LevelUpWV is a statewide dual enrollment pilot with a simple promise: give high school students a clear, affordable path into college programs that lead to good jobs, and more of them will finish what they start. This kind of practical, systems-level strategy is exactly what Complete College America champions, and early results in West Virginia are compelling.
How LevelUpWV Works
In 2023, the Legislature created a four-year, state-funded dual enrollment pilot that lets high school students take college courses that count twice: toward high school graduation and toward a postsecondary credential. The law ties those dual enrollment courses to approved career pathways (e.g., healthcare, IT, education, advanced manufacturing, construction, agriculture, and more) and authorizes the Department of Commerce to approve additional pathways aligned to workforce demand.

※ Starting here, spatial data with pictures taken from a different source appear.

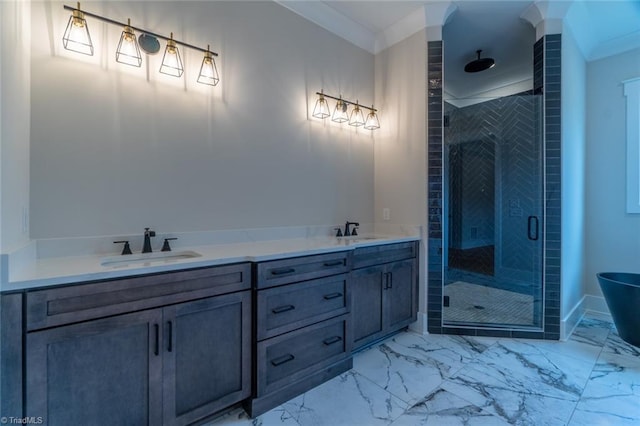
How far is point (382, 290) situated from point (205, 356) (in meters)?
1.43

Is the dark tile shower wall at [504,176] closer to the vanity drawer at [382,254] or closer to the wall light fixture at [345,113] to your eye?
the vanity drawer at [382,254]

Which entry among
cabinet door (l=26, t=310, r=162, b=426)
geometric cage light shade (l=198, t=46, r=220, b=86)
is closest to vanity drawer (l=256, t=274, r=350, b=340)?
cabinet door (l=26, t=310, r=162, b=426)

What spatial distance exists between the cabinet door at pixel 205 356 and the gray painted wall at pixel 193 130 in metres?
0.72

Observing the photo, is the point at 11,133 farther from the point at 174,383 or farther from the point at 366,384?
the point at 366,384

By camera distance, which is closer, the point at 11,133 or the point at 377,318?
the point at 11,133

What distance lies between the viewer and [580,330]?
274cm

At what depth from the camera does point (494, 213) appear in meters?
2.76

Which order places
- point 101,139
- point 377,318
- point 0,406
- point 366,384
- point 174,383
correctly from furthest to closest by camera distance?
point 377,318 < point 366,384 < point 101,139 < point 174,383 < point 0,406

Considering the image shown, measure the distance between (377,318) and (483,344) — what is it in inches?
37.8

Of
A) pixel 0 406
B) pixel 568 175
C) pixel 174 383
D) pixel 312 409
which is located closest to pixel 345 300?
pixel 312 409

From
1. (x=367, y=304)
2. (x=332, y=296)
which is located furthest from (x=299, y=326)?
(x=367, y=304)

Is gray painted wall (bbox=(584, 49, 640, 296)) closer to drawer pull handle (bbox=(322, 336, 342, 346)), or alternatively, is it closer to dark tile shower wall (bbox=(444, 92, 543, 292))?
dark tile shower wall (bbox=(444, 92, 543, 292))

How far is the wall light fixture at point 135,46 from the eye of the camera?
1.55 m

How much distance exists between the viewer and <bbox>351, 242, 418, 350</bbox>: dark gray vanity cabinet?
2205 mm
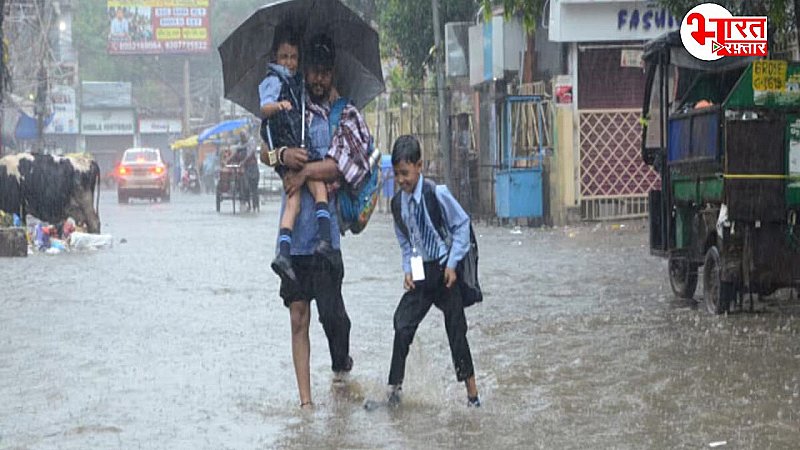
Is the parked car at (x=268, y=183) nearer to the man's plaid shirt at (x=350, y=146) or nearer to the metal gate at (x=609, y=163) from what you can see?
the metal gate at (x=609, y=163)

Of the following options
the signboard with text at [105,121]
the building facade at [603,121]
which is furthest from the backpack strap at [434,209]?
the signboard with text at [105,121]

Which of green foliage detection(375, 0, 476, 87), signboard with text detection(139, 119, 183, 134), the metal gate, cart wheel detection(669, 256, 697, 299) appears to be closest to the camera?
cart wheel detection(669, 256, 697, 299)

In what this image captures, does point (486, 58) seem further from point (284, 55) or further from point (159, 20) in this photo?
point (159, 20)

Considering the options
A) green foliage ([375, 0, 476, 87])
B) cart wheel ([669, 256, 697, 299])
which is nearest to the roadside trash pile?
cart wheel ([669, 256, 697, 299])

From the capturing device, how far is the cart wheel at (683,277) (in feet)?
42.6

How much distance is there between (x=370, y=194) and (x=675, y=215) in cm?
541

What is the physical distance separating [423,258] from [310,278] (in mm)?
616

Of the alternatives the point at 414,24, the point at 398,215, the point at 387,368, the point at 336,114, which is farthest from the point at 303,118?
the point at 414,24

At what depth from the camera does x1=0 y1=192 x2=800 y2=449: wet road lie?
7.34 m

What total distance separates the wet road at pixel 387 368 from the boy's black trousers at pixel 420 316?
242 millimetres

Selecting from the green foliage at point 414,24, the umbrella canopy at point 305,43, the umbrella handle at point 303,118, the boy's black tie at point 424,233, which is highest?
the green foliage at point 414,24

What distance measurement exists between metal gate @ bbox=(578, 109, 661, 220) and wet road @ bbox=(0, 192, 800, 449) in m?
10.0

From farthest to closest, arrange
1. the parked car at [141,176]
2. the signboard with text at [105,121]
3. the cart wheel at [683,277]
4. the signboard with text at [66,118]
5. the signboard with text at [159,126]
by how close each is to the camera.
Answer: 1. the signboard with text at [159,126]
2. the signboard with text at [105,121]
3. the signboard with text at [66,118]
4. the parked car at [141,176]
5. the cart wheel at [683,277]

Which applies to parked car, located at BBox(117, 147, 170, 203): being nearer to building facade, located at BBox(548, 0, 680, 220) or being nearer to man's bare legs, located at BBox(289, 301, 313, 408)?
building facade, located at BBox(548, 0, 680, 220)
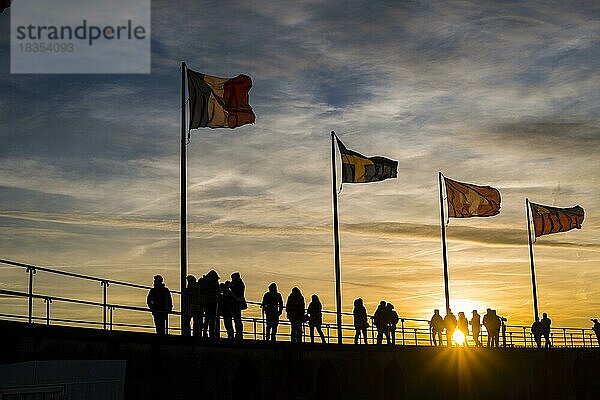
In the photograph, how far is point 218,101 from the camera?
89.2ft

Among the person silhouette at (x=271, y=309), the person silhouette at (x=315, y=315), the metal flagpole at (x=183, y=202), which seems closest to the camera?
the metal flagpole at (x=183, y=202)

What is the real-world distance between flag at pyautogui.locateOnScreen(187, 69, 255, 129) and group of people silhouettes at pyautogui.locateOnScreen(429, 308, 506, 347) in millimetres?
16010

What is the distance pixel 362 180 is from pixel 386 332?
6124mm

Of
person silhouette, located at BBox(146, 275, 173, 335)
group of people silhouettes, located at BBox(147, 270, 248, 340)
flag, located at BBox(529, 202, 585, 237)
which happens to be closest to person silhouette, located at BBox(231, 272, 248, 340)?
group of people silhouettes, located at BBox(147, 270, 248, 340)

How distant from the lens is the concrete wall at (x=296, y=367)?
723 inches

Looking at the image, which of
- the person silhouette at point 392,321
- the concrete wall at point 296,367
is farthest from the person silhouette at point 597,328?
the person silhouette at point 392,321

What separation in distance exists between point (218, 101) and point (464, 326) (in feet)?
62.3

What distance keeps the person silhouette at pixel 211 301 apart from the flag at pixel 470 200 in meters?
20.0

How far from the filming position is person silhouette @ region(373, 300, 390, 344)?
34231 millimetres

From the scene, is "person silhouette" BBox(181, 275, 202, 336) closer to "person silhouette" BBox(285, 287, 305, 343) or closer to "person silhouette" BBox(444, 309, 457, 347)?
"person silhouette" BBox(285, 287, 305, 343)

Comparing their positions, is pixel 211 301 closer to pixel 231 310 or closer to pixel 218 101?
pixel 231 310


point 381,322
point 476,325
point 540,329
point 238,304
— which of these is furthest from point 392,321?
point 540,329

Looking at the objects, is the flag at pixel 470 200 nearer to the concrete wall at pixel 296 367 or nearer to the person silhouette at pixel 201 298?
the concrete wall at pixel 296 367

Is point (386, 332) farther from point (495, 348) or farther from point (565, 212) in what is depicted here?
point (565, 212)
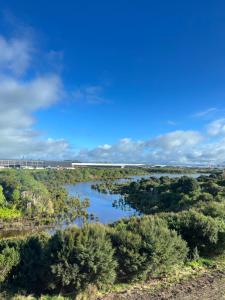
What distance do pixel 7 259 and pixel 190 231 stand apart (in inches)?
330

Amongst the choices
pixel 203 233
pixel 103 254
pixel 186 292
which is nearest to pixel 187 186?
pixel 203 233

Any secondary student may participate—including homeschool, charter, microschool, learning pod, and private school students—provided that they meet baseline criteria.
Affordability is central to the program. State rules ensure there is no tuition cost for participating students, with institutions reimbursed $75 per credit hour, a mechanism that keeps access broad while incentivizing colleges to build strong offerings. Additionally, wherever practical, institutions are directed to use open educational resources (OER) and other low-cost materials, reducing financial barriers that can derail momentum for students.
The pilot has also been intentionally designed with sustainability and accountability in mind. Colleges and school districts formalize partnerships through MOUs, a nuts-and-bolts step that clarifies responsibilities and keeps offerings aligned. Additionally, the West Virginia Higher Education Policy Commission (WVHEPC) must report annually to the Legislative Oversight Commission on Education Accountability on participation, credits earned, costs, growth, and recommendations about continuing beyond the pilot period—exactly the kind of public learning loop states need to refine good ideas.
Impact: Two Years In
In its first year, LevelUp reached 4,600 students from 52 of the state’s 55 counties through courses offered by 16 public universities and community and technical colleges. Early results from the 2024–25 academic year show more than 6,700 students taking part—a significant second-year expansion and an 11.5% increase in dual enrollment through the state’s public universities.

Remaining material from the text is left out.